Um, it looks like yours except the shift pattern looks like the stock knob with the black pattern... that hard to visualize?   :rofl:

I'll see if I remember to get a piccy of it when I get home.


----------



## The Roadstergal (Sep 7, 2002)

Wow, that's a big improvement. I'm not a big fan of wood trim anyway, and the new trim fits your interior much better.


----------



## BlackChrome (Nov 16, 2003)

doeboy said:


> Um, it looks like yours except the shift pattern looks like the stock knob with the black pattern... that hard to visualize?   :rofl:
> 
> I'll see if I remember to get a piccy of it when I get home.


 

It's a little hard to visualize because of the dumb chrome ring on the bottom of the knob. But I think that'd be my next thing to do...less :bling:! :rofl: 


The Roadstergal said:


> Wow, that's a big improvement. I'm not a big fan of wood trim anyway, and the new trim fits your interior much better.

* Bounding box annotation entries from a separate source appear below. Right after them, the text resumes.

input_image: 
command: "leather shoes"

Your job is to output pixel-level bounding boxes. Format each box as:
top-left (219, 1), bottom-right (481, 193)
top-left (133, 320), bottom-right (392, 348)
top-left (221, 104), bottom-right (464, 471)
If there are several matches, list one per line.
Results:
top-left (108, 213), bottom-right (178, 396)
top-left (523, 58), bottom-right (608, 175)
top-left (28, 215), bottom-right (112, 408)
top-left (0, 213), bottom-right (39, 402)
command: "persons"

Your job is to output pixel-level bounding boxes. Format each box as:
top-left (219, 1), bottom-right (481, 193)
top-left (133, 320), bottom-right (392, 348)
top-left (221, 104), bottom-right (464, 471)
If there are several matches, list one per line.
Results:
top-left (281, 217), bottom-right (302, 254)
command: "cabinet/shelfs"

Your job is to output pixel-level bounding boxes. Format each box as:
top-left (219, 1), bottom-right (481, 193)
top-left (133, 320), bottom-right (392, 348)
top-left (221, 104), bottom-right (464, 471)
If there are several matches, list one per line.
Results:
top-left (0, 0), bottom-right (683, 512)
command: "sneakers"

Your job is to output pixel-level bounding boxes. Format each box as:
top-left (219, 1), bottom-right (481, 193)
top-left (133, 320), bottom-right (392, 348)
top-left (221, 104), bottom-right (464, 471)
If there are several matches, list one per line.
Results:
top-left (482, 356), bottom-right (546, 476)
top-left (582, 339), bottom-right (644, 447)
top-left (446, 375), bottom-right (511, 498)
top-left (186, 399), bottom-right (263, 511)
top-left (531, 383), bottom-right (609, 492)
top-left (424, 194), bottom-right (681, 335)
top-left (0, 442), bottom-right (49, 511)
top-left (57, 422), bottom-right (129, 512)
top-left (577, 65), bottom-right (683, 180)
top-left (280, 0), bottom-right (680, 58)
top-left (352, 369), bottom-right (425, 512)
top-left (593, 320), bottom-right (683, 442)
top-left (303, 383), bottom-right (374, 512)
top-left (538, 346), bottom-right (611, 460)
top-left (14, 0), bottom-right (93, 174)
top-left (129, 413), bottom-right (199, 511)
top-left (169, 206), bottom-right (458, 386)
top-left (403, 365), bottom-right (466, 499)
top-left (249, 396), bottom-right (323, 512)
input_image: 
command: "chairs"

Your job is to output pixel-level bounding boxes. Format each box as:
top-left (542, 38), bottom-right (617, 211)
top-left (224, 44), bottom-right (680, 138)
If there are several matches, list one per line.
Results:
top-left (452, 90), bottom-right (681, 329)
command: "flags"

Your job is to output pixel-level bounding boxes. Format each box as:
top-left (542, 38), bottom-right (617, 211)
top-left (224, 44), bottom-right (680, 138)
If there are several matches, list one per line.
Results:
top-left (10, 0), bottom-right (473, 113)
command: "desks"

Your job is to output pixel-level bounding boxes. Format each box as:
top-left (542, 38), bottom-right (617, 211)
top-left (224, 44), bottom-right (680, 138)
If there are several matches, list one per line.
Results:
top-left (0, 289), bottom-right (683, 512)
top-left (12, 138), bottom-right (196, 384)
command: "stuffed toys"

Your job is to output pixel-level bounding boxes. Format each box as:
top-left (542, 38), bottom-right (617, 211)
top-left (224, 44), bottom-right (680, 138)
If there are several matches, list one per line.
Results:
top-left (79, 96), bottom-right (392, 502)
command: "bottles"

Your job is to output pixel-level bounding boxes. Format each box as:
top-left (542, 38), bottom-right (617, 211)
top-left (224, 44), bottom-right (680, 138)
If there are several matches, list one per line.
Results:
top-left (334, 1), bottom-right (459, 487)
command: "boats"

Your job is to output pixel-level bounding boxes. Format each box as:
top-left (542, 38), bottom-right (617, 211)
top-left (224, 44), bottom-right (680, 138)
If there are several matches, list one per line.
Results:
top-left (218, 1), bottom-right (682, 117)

Thanks! I never liked the wood trim since day one (especially the wood knob) so I am really happy with the change. 

My friend who helped me installing it said it the best: 'I like it better! It makes your interior look more sporty!"


----------



## doeboy (Sep 20, 2002)

BlackChrome said:


> It's a little hard to visualize because of the dumb chrome ring on the bottom of the knob. But I think that'd be my next thing to do...less :bling:! :rofl:
> 
> My friend who helped me installing it said it the best: 'I like it better! It makes your interior look more sporty!"


The chrome ring is still on mine. It's just the top shift pattern thing I swapped out.

Agree with the more sporty comment! :thumbup:


----------